Saturday, February 12, 2011

Bihar puts on hold new asbestos projects

Nitish calls for balanced view on proposed plant in Chainpur

Agitators allege misinformation on perceived hazardous fallouts of proposed plant

“17.8 acres of land acquired to set up the factory is cultivable, fertile”

Patna: Taking note of the mounting public uproar against the proposed asbestos factory at Bishnupur-Chainpur village in Muzaffarpur district, Bihar Chief Minister Nitish Kumar on Monday said “there was no ban on setting up asbestos factories in India.”

Mr. Kumar, however, said that in view of the opposition to the factory in Chainpur, further proposals submitted by the State Investment Promotion Board (SIPB) had been withheld by the government.

Speaking to journalists after the Chief Minister's ‘Janata Durbar,' Mr. Kumar said it was the SIPB which usually reviewed such projects and the government's role was limited to “repudiating the rebate granted to such industries, if popular agitation so demanded.”

Villagers in arms

Residents of the village have been up in arms against the Rs. 31-crore asbestos factory proposed to be set up by the Kolkata-based Balmukund Cement and Roofing Ltd (BCRL) since July last year. Several sit-ins were staged by residents and members of the left parties, notably those from the Socialist Unity Centre of India (SUCI).

The agitators, including “ban asbestos” activists, have been sparring with the district administration and the BCRL management over alleged violations as per the Environmental Impact Assessment notification, 2006 and alleged misinformation on the perceived hazardous fallout of the proposed chrysotile asbestos plant in Chainpur.

At the core of the agitation, however, is the BCRL land acquisition process which the villagers have maintained was completely “illegitimate.”

‘Fertile land'

Villagers have said that the 17.8 acres acquired by BCRL to set up its factory was “cultivable, fertile land,” with three primary schools and health centres around it.

“In case there is an issue of land dispute, the matter will certainly be looked into.

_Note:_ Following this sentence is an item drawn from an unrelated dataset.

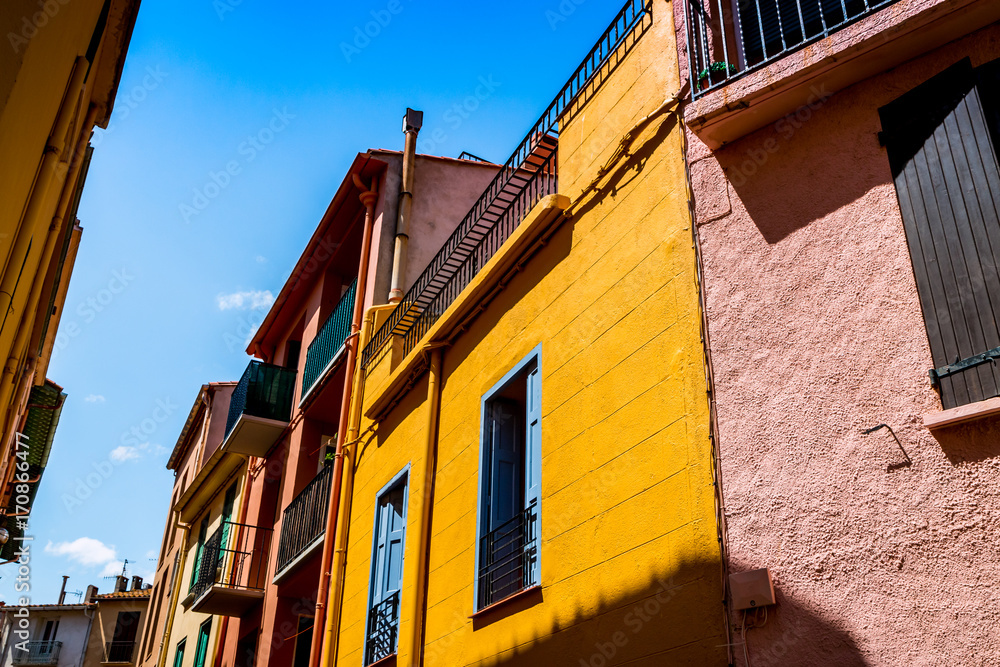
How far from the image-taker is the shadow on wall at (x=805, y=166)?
5.51 meters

Meanwhile, there needs to be a debate on the matter,” Mr. Kumar said, calling upon the agitators to take a balanced view.

The Chainpur agitation has been marred by two incidents of firing allegedly ordered by the district police and the company management to break protests.

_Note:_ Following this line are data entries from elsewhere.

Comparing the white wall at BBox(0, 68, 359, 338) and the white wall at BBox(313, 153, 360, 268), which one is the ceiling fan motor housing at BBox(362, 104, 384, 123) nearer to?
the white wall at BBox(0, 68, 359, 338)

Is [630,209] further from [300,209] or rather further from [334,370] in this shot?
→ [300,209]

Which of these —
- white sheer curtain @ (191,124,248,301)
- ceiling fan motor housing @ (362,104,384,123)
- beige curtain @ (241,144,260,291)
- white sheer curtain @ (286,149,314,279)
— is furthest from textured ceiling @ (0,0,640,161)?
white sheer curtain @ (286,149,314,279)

The Chief Minister however said that the deputed police force had been called back and further police action had been curtailed.

Meanwhile, activists are exhorting Mr. Kumar to ban the “killer dust.”

“While the Centre has been phasing out the use of asbestos in a piecemeal manner, Bihar, which presently has a progressive government led by Nitish Kumar, should have set a precedent in this case by imposing a total ban,” Gopal Krishna, Convener of the Ban Asbestos Network of India (BANI) told The Hindu.

“The issue at stake here is the health of a State, and not of industry. So, what is stopping it from setting a precedent instead of waiting for the Centre to set one,” he said, citing Kerala's initiative in banning endosulfan.

Four more asbestos plants were proposed in other districts, including Bhojpur and Vaishali.

Earlier, environmentalists such as Dr. Barry Castleman too had petitioned Mr. Kumar and Union Minister of Environment and Forests Jairam Ramesh, drawing their attention to the community resistance in Muzaffarpur to the proposed plant, while alerting them about the hazardous effects of chrysotile (white asbestos).